* DOCUMENT
====

Perk International Inc. (“the Company” or “Perk”) was incorporated under the laws of the State of Nevada on April 10, 2013. The Company plans to become an e-commerce marketplace that connects merchants to consumers by offering daily discounts on goods and services through our website located at www.usellisave.com . Our corporate headquarters are located at 2470 East 16th Street, Brooklyn, NY 11235, but we plan to launch our business throughout the Greater Toronto Area.

 

Basis of Presentation

The accompanying unaudited interim financial statements of Perk International, Inc. have been prepared in accordance with accounting principles generally accepted in the United States of America and the rules of the Securities and Exchange Commission (“SEC”), and should be read in conjunction with the audited financial statements and notes thereto contained in the Company’s Form 10-K filed with the SEC. In the opinion of management, all adjustments, consisting of normal recurring adjustments, necessary for the financial statements to be not misleading have been reflected herein. The results of operations for interim periods are not necessarily indicative of the results to be expected for the full year. Notes to the financial statements which would substantially duplicate the disclosure contained in the audited financial statements for the most recent fiscal year ended May 31, 2014 as reported in Form 10-K, have been omitted.

 

Cash and Cash Equivalents

The Company considers all highly liquid investments with original maturities of three months or less to be cash equivalents. The Company had $0 and $23 of cash as of August 31, 2014 and May 31, 2014, respectively.

 

Fair Value of Financial Instruments

The Company’s financial instruments consist of cash and cash equivalents, website development costs and accrued expenses. The carrying amount of these financial instruments approximates fair value due either to length of maturity or interest rates that approximate prevailing market rates unless otherwise disclosed in these financial statements.

 

Income Taxes

Income taxes are computed using the asset and liability method. Under the asset and liability method, deferred income tax assets and liabilities are determined based on the differences between the financial reporting and tax bases of assets and liabilities and are measured using the currently enacted tax rates and laws. A valuation allowance is provided for the amount of deferred tax assets that, based on available evidence, are not expected to be realized.

 

Use of Estimates

The preparation of financial statements in conformity with generally accepted accounting principles requires management to make estimates and assumptions that affect the reported amounts of assets and liabilities and disclosure of contingent assets and liabilities at the date the financial statements and the reported amount of revenues and expenses during the reporting period. Actual results could differ from those estimates.

====

* DATA EXTRACT
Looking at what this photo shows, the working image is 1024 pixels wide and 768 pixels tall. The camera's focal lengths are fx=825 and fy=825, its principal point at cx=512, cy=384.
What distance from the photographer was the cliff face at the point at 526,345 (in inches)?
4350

====

* WHAT YOU NEED TO DO
**A)** In which state was the company described in the Perk International notes incorporated?
**B)** Repeat the stretch of the Perk International notes from "The Company considers" through "31, 2014, respectively.", renaming "The Company" as "Perk".
Answer from the text only.

* COMPLETE ANSWERS
**A)** Nevada.

**B)**
Perk considers all highly liquid investments with original maturities of three months or less to be cash equivalents. Perk had $0 and $23 of cash as of August 31, 2014 and May 31, 2014, respectively.